The tag comprises flexible sensors (either a microchannel-based flexible strain sensor or a printed temperature sensor) and a light-emitting diode (LED) indicator to detect dynamic strain or temperature in a semi-quantitative and visual way.
The temperature sensor showed a 70% change in resistance for a temperature change of ~60°C. The presented wireless-enabled passive system can be used as a smart label for food packaging applications.

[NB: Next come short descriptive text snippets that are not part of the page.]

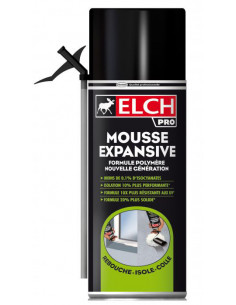 Elch Mousse Expansive Power 300ml - ELCH - 3178040684270 -  - 301806
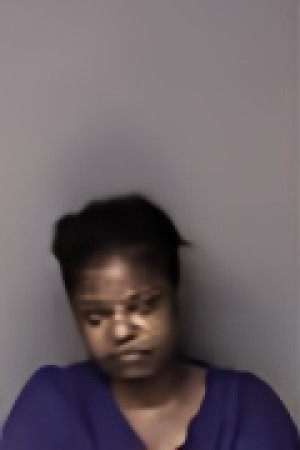 Mugshot of Arnitra Rochelle Ratchford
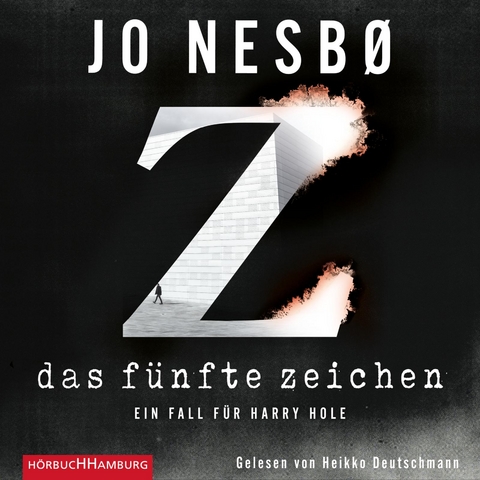 Das f&uuml;nfte Zeichen (Ein Harry-Hole-Krimi 5) - Jo Nesb&oslash;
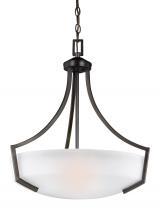 Generation Lighting 6624503-710 - Hanford Three Light Pendant
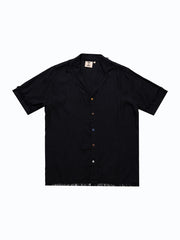 FRAYED AWAY SHORT SLV SHIRT
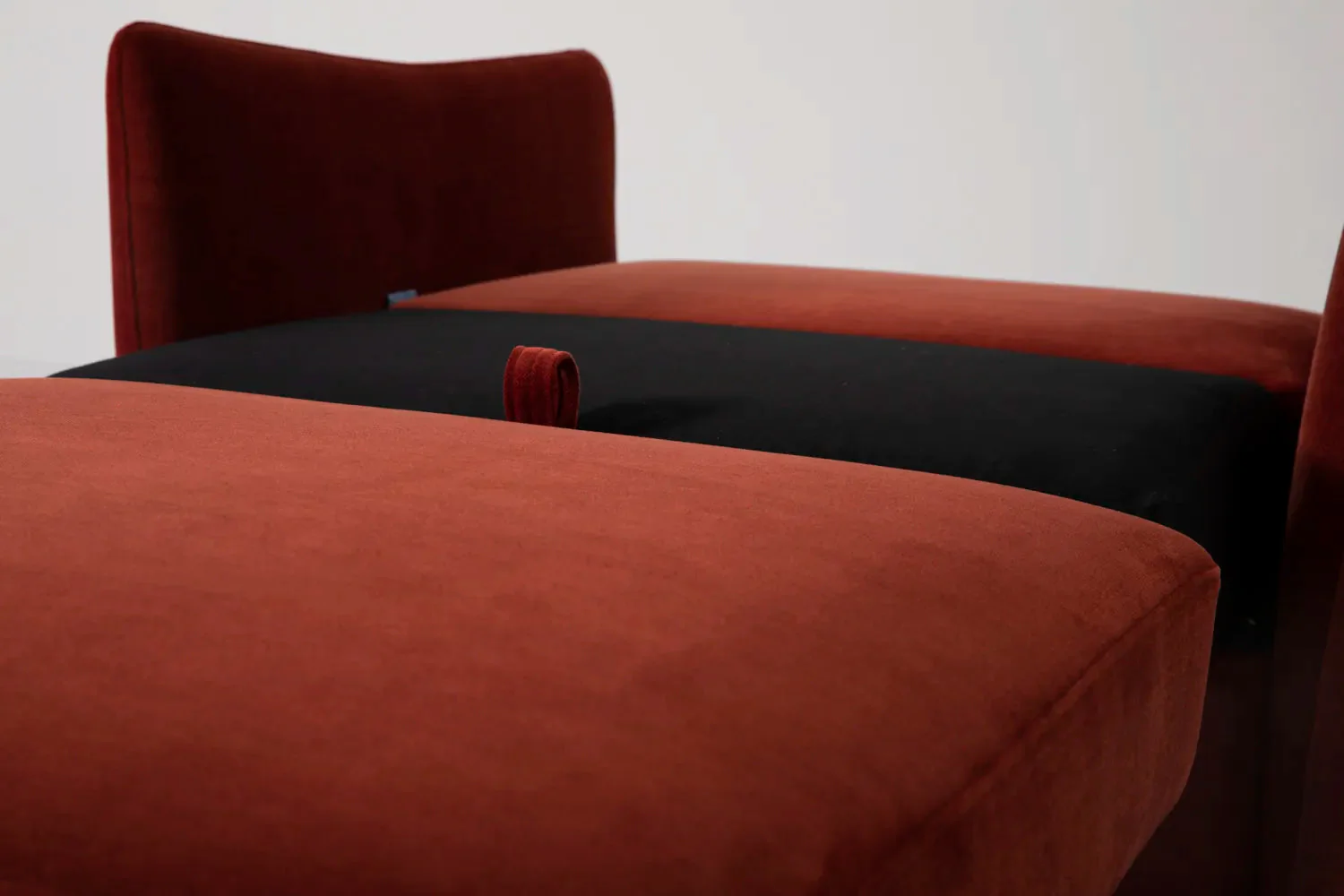Model 08 Sofa Bed 2 Seater, Harissa - Image 13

Smart Label with Color Indicator
The smart label helps to identify the quality of the packed pasteurized milk. This smart label has anthocyanin extract purple sweet potato on the bottle packaging of pasteurized milk.
Earlier chemical dyes were used to detect the changes in pH, but the use of chemical dyes has the possibility of a toxic effect if accidentally swallowed or in contact with the product. So it does not guarantee product safety.
A solution to overcome this problem is to use natural dyes that are sensitive to changes in pH, namely anthocyanins. A smart label prototype made of purple sweet potato anthocyanin extract. Study the level of freshness and the feasibility of smart labels as an indicator of the level of milk freshness at room temperature and cold storage.
The freshness of milk is categorized into fresh (purple smart label colour), fairly fresh (faded purple smart label colour), and not fresh (reddish-purple smart label color). The results of the feasibility of smart labels on pH stability indicate color changes in both acidic and alkaline conditions, but more stability is evident in acidic conditions. These are helpful in identifying fresh and good-quality milk.